El arte de saber mirar.
Solá utiliza una notable realización técnica no para buscar el preciosismo visual, sino para beneficiar la narrativa de una película que retrata sin estridencias un escenario intenso.
Cuando presentó su tercer documental, Hamdan (2015), Martín Sola anunció que sería el primero de una trilogía, dedicada a representantes de pueblos sin nación, que luchan –tal vez de modo infructuoso– por obtenerla. Hamdan tenía por protagonista a un veterano combatiente palestino, prisionero durante quince años en una cárcel israelí. La siguiente transcurrirá en el Tibet y ésta, La familia chechena, pieza media de la trilogía, ya está diciendo en el título dónde tiene lugar. Lo peculiar de esta saga es que si bien trata sobre resistentes, la resistencia política no es en ella un tema. No en sentido explícito, al menos. Tal vez sí de modo oblicuo puedan sonsacarse, de sus tres exponentes, indicios de resistencia en sus protagonistas. Que tampoco son necesariamente un personaje. Quizás lo sea de modo más claro el ex líder Hamdan Alí Mahmud Sefan, que en la película que lleva su nombre de pila recuerda sus tiempos como combatiente y prisionero. Pero en La familia... Abubakar se recorta con claridad, y no a solas, en unas pocas escenas, que comparte con su madre o su familia de nueve hijos. En las más significativas del opus 4 de Solá, el protagonista es en cambio la multitud chechena.
Con la única excepción de Hamdan, estructurado a partir de la palabra del protagonista, los otros dos documentales que Solá filmó hasta el momento responden a la vertiente observacional de ese campo, con el realizador plantando la cámara ante una situación determinada (un barco pesquero en Caja cerrada, las salinas norteñas en Mensajero) y registrando determinadas acciones o imágenes, sin ninguna otra intervención (voz en off, carteles informativos, cabezas parlantes) que permita poner lo filmado en contexto o en relación. Es lo filmado en estado puro. Aunque no exactamente crudo, en tanto la técnica es de una alta sofisticación. Es posible que esa sofisticación alcance en La familia chechena su punto más alto, tanto en términos fotográficos –con un HD de altísima definición, una notable iluminación en exteriores y un exquisito manejo de luces y sombras en interiores– como de montaje, pasando de uno a otro personaje en las complicadas escenas de masas. ¿Está mal filmar a un pueblo pobre con una técnica rica? No. Lo que estaría mal sería hacer ostentación de riqueza cinematográfica. Y Solá no ostenta, usa en beneficio narrativo.

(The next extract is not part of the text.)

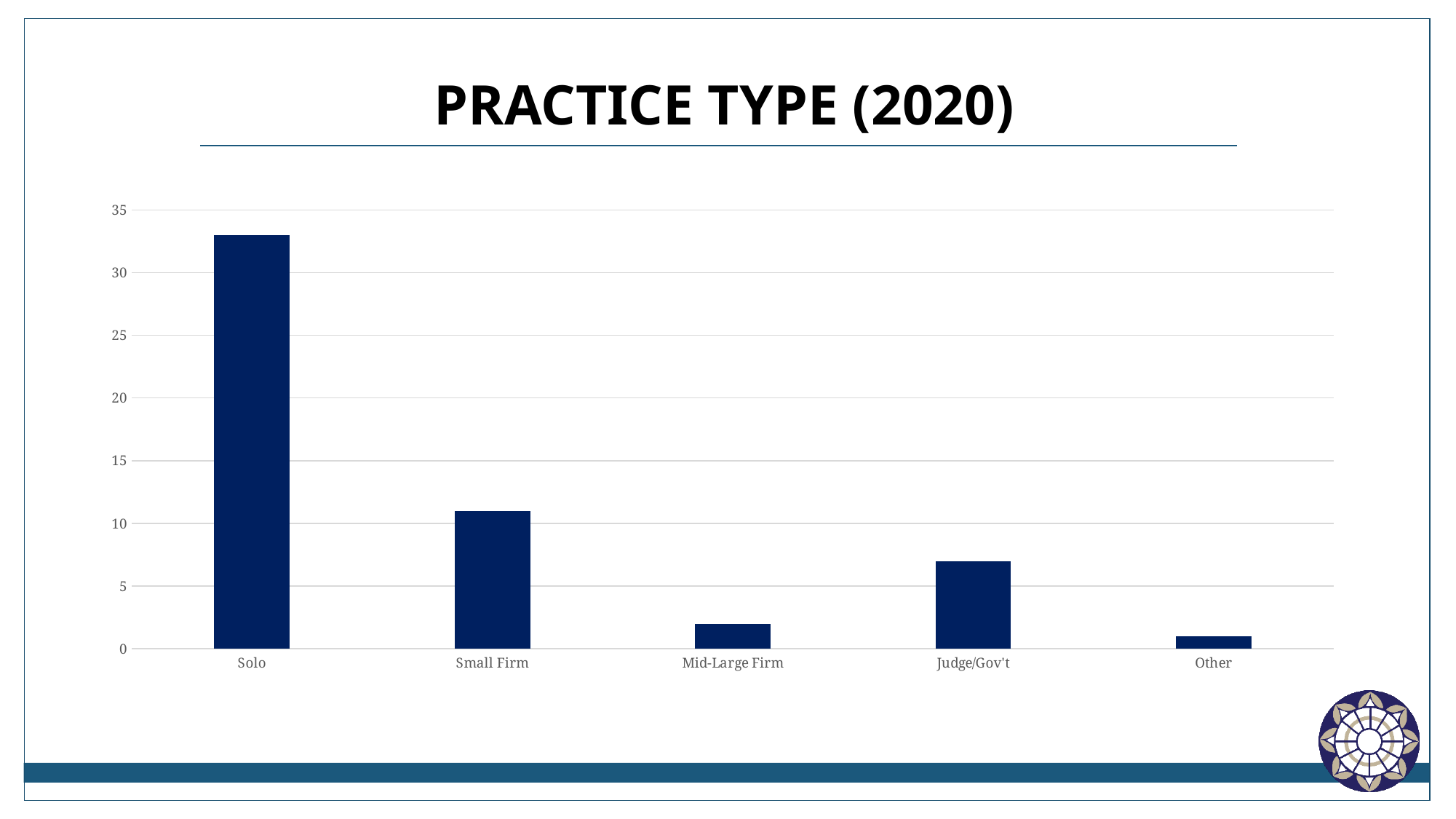
What kind of chart is shown on the slide? bar chart How many practice type categories are shown on the x axis? 5 What is the title of the chart? PRACTICE TYPE (2020) Which is larger, the value for Small Firm or the value for Judge/Gov't? Small Firm Which is larger, the value for Mid-Large Firm or the value for Judge/Gov't? Judge/Gov't Is the value for Solo greater or less than 30? greater Is the value for Judge/Gov't greater or less than 5? greater Is the value for Other greater or less than 5? less Which practice type has the highest value? Solo Which practice type has the lowest value? Other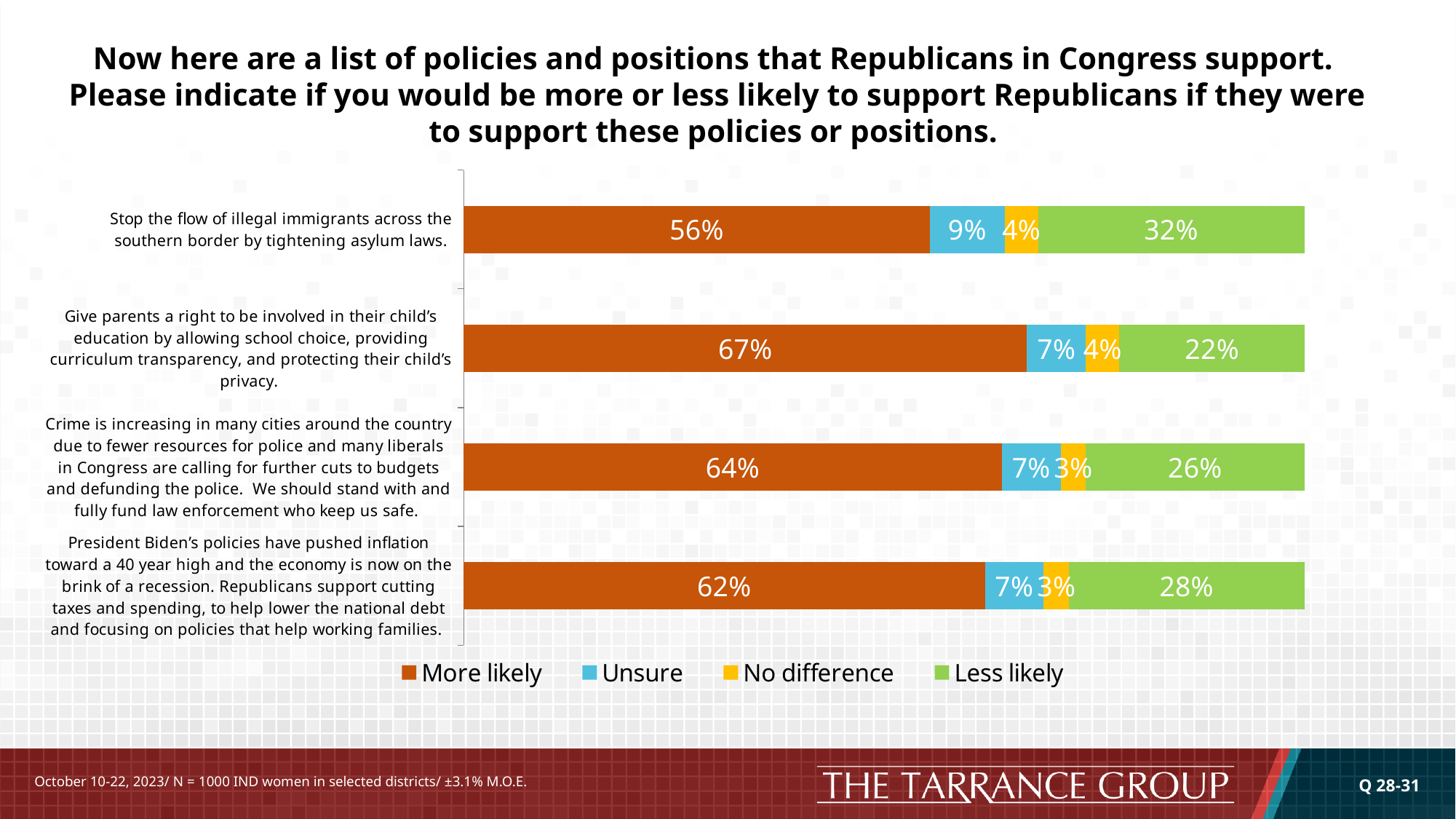
How many policies are shown in the chart? 4 What is the 'Unsure' value for the policy about stopping the flow of illegal immigrants across the southern border? 9% Which policy has the lowest 'More likely' percentage? Stop the flow of illegal immigrants across the southern border by tightening asylum laws. What percentage of respondents said they would be 'More likely' to support Republicans for the policy to stop the flow of illegal immigrants across the southern border by tightening asylum laws? 56% What type of chart is shown on the slide? Stacked horizontal bar chart Which policy has the highest 'More likely' percentage? Give parents a right to be involved in their child's education by allowing school choice, providing curriculum transparency, and protecting their child's privacy. What is the 'No difference' value for the policy about crime increasing and fully funding law enforcement? 3% What is the difference between the 'More likely' percentages for the parents' rights in education policy and the illegal immigration policy? 11 percentage points How many series does the legend list? 4 Which policy has the highest 'Less likely' percentage? Stop the flow of illegal immigrants across the southern border by tightening asylum laws. Is the 'More likely' value larger for the crime/law enforcement policy or for the inflation/economy policy? Crime/law enforcement policy (64%) What is the 'Less likely' value for the policy about giving parents a right to be involved in their child's education? 22%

La modalidad narrativa que el realizador vuelve a aplicar en su nuevo documental es la de la macrosecuencia, que ya había utilizado en Caja cerrada y Mensajero. En este caso son dos macrosecuencias, que ocupan casi la mitad del metraje y en las que Solá echa toda la carne al asador. Se trata de dos escenas de la clase de baile colectivo conocido como Zikr, una danza religiosa sufí practicada por los musulmanes chechenos. El baile es una especie de pogo místico, si se permite la analogía, con cientos de personas reunidas practicando unos pasitos cortos en el lugar y combinando jadeos apagados con mantras. Lo cual, sumado al siseo producido por el roce de los pies sobre el suelo, va generando un efecto de trance que se completa con un fuerte sacudón continuo de las cabezas, de arriba hacia abajo. Ambas secuencias duran entre diez y quince minutos cada una. Lo cual no es ningún capricho, sino la clara decisión del realizador de no limitar la secuencia a ser mirada, sino a ser vivida. Esto es, permitir que el espectador se asome aunque sea (más que eso no puede hacer, sentado en la butaca) al estado de trance en el que entra esta gente, no se sabe con cuánta frecuencia. ¿Una vez por semana, por mes, por año?
¿Y para qué sirve asomarse a esa sensación? Para advertir que deben ser importantes los problemas de este pueblo, si necesitan expurgarlos con esta intensidad. ¿Problemas actuales o milenarios? Tampoco se sabe. Sí se sabe, porque la cámara lo muestra, que las noches de la ciudad de Grozny parecen húmedas y neblinosas. Los edificios, tristes y solitarios. Y que los sufrimientos de esta gente no son de ahora: la madre de Abubakar, internada con un problema en una pierna, recuerda ante su hijo cómo se la lastimó, en medio de las conflagraciones ocasionadas por su deportación, en 1948.